Psychologists have long said that children of divorced parents are more likely to get divorced themselves.
And while some have assumed that’s because growing up with separated parents sours kids’ outlook on relationships and marriage, a new study suggests something radically different: The likelihood of divorce could be genetically influenced — encoded in our DNA, and transmitted generation to generation.
The research is particularly relevant in the United States, where between 40 and 50 percent of married couples end up divorcing, according to the American Psychological Association. And that’s in a culture where more than 90 percent of people get married before they’re 50 years old.
Researchers from Virginia Commonwealth University and Lund University in Sweden reached their conclusion by scouring Swedish population registries to figure out to whether the divorce histories of adopted children looked more like their adoptive parents or more like their biological parents.
By looking at adopted children — whose genetics come from different people than those who raise them — researchers could get a sense of whether divorce rates have more to do with the environments kids are raised in or the DNA they’re born with.
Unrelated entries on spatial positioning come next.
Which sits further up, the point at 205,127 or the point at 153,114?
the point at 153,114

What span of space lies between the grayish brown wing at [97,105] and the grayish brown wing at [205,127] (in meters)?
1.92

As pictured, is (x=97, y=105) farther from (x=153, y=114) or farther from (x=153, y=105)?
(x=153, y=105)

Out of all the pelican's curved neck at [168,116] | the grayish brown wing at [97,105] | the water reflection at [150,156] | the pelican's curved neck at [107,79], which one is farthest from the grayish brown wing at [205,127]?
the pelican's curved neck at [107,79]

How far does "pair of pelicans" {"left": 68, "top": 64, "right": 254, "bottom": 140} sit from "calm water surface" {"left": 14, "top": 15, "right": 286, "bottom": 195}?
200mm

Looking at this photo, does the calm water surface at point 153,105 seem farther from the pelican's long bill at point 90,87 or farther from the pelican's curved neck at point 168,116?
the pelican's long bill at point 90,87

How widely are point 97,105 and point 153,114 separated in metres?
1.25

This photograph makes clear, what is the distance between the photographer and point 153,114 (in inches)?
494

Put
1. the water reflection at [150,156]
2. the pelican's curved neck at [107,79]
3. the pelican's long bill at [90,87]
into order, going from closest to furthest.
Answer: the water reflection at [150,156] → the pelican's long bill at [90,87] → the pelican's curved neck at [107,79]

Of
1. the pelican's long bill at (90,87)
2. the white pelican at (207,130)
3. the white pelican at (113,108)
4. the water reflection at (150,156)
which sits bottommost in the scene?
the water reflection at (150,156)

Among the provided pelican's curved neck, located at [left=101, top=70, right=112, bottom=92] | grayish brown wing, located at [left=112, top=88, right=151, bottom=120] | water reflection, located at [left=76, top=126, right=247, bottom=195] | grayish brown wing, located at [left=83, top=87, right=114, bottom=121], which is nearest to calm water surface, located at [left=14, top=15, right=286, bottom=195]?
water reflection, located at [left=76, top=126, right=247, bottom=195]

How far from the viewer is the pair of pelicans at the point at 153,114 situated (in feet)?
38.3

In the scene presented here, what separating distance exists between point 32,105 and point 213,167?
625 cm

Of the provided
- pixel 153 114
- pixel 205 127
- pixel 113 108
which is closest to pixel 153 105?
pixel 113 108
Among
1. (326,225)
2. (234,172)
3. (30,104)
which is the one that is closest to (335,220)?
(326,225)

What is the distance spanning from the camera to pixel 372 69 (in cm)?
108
“We were trying to answer the basic question: Why does divorce run in families?” said study author Jessica Salvatore, a psychology professor Virginia Commonwealth University. “Across a series of designs using Swedish national registry data, we found consistent evidence that genetic factors primarily explained the intergenerational transmission of divorce.”
Their research will be published in an upcoming issue of Psychological Science, researchers say.
Learning that genetics play a role in making divorce more likely generation after generation is an important development — and it could have major implications for how therapists and marriage counselors handle divorce.
“I see this as a quite significant finding. Nearly all the prior literature emphasized that divorce was transmitted across generations psychologically,” said Kenneth Kendler, a psychiatry professor at VCU who helped conduct the study. “Our results contradict that, suggesting that genetic factors are more important.”
Salvatore adds that the research could help guide therapists seeking to understand how their patients’ histories — both environmental and genetic — influence their views on relationship, and their risk for divorce.
“What we find is strong, consistent evidence that genetic factors account for the intergenerational transmission of divorce,” Salvatore said. “For this reason, focusing on increasing commitment or strengthening interpersonal skills may not be a particularly good use of time for a therapist working with a distressed couple.”
Regardless of the causes of divorce, though, there has been a bit of good news on the separation front in recent years: The divorce rate has dropped to its lowest in 40 years, after hitting a high in 1980, according to Time magazine.